Does your AEC company have a live strategy? Many companies claim to have one, but it fails to answer some basic questions.
What is strategy?
There is no single, all-encompassing definition of strategy. The Economist noted in its March 1993 issue, “Nobody really knows what strategy is.”
Professor Henry Mintzberg outlined five different ways to define strategy, known as the 5 Ps of Strategy:
- Plan – A deliberate course of action to achieve a specific goal. It involves systematic planning, setting objectives, and formulating steps to accomplish them.
- Ploy – A tactical maneuver aimed at outwitting competitors or other stakeholders. This could involve strategic deception, market positioning, or competitive moves.
- Pattern – A consistent behavior, whether intended or emergent over time. Even if a company doesn’t explicitly plan a strategy, its repeated actions can define its strategic direction.
- Position – A place in the market or industry relative to competitors. It focuses on how an organization differentiates itself, where it competes, and its value proposition.
- Perspective – An organizational mindset or culture that shapes decision-making. This is more about the company’s vision, values, and way of thinking rather than specific actions or plans.
Mintzberg’s 5 Ps of Strategy emphasizes that strategy is not just a single plan but can emerge from various organizational perspectives and actions.
The word strategy comes from the ancient Greek for “general,” specifically for a general on campaign on the field. Cynthia A. Montgomery refers to this definition in her book The Strategist. She stated, “In business, strategy is a company’s campaign in the marketplace: the domain in which it competes, and what it wants to accomplish.”
Why do you need a strategy?
Whatever your definition of strategy is, it has little value if it does not offer you the backbone and guidance you need daily when making decisions. When you have a solid strategy, you know whether to submit a specific bid, start a new client relationship, or expand to new business areas.
If you have defined your company’s strategy in writing, closely examine the document. If your strategy is more like a mindset, this might be the time to write it down and be more explicit about your priorities, goals, and guiding principles.
A well-articulated strategy helps align your team, clarify decision-making, and ensure everyone moves in the same direction. Otherwise, you risk drifting into reactive decision-making, missing opportunities, or investing resources in initiatives that don’t serve your long-term vision. Strategy is not just a document—it’s a commitment to a deliberate and focused way of doing business.

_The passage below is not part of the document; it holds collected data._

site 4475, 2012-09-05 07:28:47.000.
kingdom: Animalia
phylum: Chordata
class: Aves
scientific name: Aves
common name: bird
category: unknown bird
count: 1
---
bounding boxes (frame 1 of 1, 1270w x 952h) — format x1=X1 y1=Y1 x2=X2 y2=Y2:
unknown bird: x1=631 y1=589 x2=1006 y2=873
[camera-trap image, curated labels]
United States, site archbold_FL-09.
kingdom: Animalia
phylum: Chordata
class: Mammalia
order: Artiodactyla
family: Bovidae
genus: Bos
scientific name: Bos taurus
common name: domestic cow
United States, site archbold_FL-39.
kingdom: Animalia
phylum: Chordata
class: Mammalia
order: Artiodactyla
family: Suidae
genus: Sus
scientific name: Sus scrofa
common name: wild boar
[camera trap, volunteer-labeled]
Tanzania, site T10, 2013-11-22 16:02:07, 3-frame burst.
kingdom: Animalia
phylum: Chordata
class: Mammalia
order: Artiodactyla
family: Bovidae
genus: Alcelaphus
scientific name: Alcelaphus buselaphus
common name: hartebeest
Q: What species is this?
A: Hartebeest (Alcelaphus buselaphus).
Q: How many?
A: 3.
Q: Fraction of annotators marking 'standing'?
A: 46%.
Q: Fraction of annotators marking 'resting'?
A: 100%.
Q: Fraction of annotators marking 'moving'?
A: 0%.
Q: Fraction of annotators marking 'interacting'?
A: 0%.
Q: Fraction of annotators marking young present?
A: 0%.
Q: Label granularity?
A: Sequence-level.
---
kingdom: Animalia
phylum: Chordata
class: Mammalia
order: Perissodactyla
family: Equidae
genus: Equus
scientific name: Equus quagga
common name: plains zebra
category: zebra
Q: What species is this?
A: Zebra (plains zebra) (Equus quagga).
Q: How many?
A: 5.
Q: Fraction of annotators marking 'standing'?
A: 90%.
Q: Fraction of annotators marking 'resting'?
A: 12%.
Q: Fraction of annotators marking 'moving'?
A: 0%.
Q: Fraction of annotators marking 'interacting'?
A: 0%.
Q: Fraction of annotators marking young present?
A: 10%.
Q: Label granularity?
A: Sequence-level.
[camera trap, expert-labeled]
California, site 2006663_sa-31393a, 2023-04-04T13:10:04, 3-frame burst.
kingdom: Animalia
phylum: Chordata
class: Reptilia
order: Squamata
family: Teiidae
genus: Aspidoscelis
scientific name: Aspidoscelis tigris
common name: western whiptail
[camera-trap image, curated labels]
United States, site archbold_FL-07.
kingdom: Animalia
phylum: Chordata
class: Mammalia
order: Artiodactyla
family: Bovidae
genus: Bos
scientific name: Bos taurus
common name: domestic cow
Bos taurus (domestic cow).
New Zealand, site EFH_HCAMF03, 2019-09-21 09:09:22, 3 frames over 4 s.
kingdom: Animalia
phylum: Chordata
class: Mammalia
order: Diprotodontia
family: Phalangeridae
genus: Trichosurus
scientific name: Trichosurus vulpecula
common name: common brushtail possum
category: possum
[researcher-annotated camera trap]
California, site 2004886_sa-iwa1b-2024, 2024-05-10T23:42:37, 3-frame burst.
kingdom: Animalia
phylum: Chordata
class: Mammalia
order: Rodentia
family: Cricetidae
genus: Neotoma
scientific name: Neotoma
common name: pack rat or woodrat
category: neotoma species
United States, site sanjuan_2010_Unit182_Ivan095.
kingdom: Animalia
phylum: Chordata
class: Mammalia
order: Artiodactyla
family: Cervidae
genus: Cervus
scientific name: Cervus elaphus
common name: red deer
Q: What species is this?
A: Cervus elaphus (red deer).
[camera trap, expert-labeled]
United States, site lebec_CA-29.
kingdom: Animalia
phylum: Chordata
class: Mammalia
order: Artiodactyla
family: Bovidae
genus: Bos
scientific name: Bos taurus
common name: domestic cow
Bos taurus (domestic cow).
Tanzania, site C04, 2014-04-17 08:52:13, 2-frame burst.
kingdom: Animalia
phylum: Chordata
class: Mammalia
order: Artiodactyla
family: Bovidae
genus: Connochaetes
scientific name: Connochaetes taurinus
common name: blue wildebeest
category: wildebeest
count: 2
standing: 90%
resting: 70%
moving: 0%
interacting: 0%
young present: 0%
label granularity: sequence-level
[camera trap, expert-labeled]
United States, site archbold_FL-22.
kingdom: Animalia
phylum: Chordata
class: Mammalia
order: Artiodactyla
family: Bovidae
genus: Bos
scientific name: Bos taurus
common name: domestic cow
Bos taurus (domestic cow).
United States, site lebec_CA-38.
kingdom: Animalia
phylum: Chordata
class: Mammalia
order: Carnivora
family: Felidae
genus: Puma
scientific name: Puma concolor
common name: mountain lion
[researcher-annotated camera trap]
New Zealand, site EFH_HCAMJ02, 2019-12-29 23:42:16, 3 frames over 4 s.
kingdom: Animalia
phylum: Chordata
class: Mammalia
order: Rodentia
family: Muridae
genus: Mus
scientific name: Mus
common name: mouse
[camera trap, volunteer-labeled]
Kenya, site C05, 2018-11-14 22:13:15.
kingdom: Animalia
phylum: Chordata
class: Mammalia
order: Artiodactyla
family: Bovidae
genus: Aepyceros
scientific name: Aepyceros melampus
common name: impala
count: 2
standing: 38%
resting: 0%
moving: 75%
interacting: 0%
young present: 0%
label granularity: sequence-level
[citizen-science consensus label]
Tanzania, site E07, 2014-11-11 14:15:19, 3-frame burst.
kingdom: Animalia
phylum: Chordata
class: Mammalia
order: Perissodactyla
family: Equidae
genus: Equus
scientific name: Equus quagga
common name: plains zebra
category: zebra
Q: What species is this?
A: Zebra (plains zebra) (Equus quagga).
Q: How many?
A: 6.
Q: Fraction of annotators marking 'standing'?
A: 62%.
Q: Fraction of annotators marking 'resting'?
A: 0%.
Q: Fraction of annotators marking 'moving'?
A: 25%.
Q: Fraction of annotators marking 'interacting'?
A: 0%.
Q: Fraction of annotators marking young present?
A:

Do you really have a strategy?
See if you can find answers to the following questions from your strategy. These questions are based on D. C. Hambrick’s and J. W. Fredrickson’s excellent article “Are you sure you have a strategy?” published in Academy of Management Executive, 2005, Vol. 19, No. 4.

1) What are your arenas—where are you active? These include market segments, geographic areas, project types, core technologies, etc. For example, your arena could be health care facilities on the East Coast or renovation of demanding water-crossing bridges and railway bridges. If you try to be everything to everybody, you’ll likely fail.
2) What differentiators allow you to win in our target arenas? Some alternative differentiators include unique expertise, execution speed, superior cost-efficiency, or customer intimacy. In today’s hectic business environment, creating a sustainable differentiator is difficult.
3) What are your vehicles to achieve success? They could be—among others—internal development programs, joint ventures, licensing or franchising programs, alliances, or acquisitions.
4) What is your staging and pricing? What is the sequence and speed of strategic moves? Do you serve small clients and gradually try to move into larger projects? Are you local but plan to be national or international? Some companies want to move one step at a time; others want to leapfrog to a new level.
5) What is your economic logic? How do you tie all the pieces together to satisfy your key stakeholders? For example, you could offer the lowest price through scale, scope, and replication advantages. Alternatively, you might have premium prices due to unmatchable service or proprietary service features
If your strategy answers these fundamental questions unambiguously, you should be proud. I’ve seen too many strategies fail to pass this simple test.
If you are uncertain about these questions, now is an excellent time to review your strategy closely.